# Written task:
Replace "physical distance" with "actual distance" in the lines from the one that has "In the picture, between" through the one that has "17109 millimetres", and give back only those lines, otherwise unchanged.

# Records supplied:
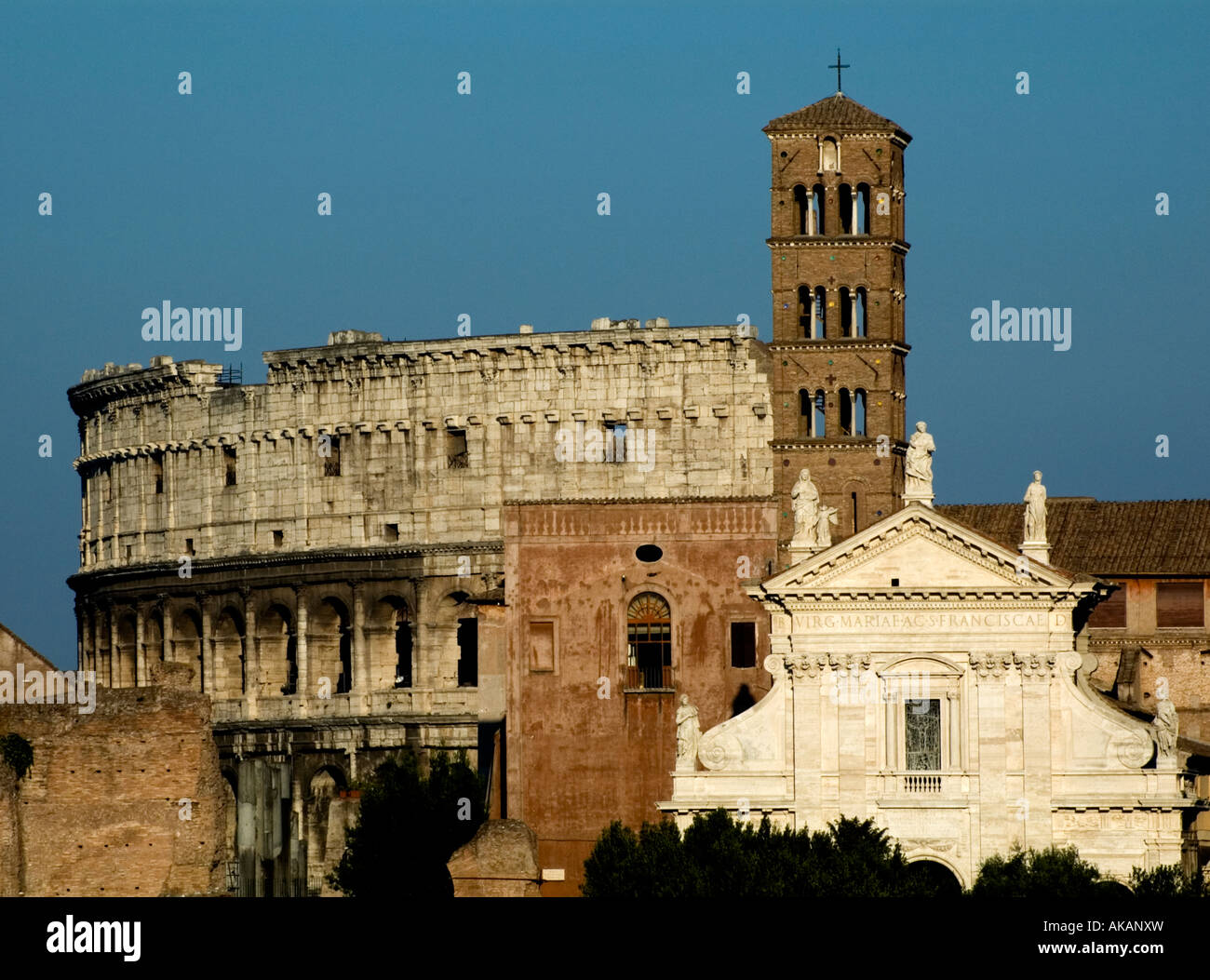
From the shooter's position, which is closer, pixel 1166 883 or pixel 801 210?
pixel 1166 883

...

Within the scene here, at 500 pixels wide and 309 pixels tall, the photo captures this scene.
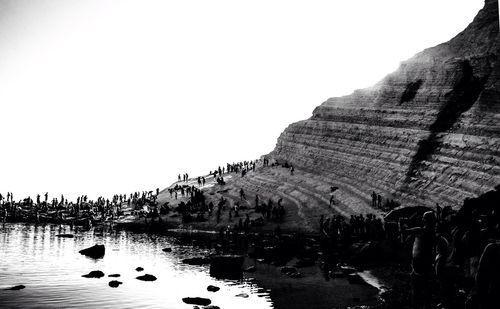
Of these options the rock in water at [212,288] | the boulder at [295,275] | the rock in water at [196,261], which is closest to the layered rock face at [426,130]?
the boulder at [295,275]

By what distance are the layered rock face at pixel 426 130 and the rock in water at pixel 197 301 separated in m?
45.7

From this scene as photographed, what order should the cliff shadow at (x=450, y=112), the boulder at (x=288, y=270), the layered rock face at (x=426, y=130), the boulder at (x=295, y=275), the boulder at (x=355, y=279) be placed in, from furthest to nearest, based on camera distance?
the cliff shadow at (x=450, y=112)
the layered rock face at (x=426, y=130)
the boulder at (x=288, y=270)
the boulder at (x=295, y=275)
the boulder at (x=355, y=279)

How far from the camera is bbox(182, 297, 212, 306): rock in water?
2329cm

==

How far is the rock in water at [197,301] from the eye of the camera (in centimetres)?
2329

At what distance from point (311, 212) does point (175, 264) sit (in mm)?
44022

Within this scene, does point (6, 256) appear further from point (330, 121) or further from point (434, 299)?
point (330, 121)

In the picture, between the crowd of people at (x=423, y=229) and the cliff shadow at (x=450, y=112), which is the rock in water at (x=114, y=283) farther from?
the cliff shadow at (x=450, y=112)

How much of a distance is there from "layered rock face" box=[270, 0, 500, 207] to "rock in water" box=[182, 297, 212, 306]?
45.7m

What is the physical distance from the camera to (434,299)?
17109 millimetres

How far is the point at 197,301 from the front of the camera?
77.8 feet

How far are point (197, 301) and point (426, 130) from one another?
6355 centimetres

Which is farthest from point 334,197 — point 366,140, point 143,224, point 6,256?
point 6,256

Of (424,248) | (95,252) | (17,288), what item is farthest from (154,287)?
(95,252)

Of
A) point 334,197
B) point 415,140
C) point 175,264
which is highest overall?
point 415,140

# Output of the task:
In the picture, between the crowd of people at (x=423, y=229) and the cliff shadow at (x=450, y=112), which is the rock in water at (x=114, y=283) farther from?
the cliff shadow at (x=450, y=112)

How much of a distance is there from "layered rock face" box=[270, 0, 500, 207] to "rock in water" box=[182, 297, 212, 306]?
45.7m

What is the actual distance from the camera to (434,299)?
17109 millimetres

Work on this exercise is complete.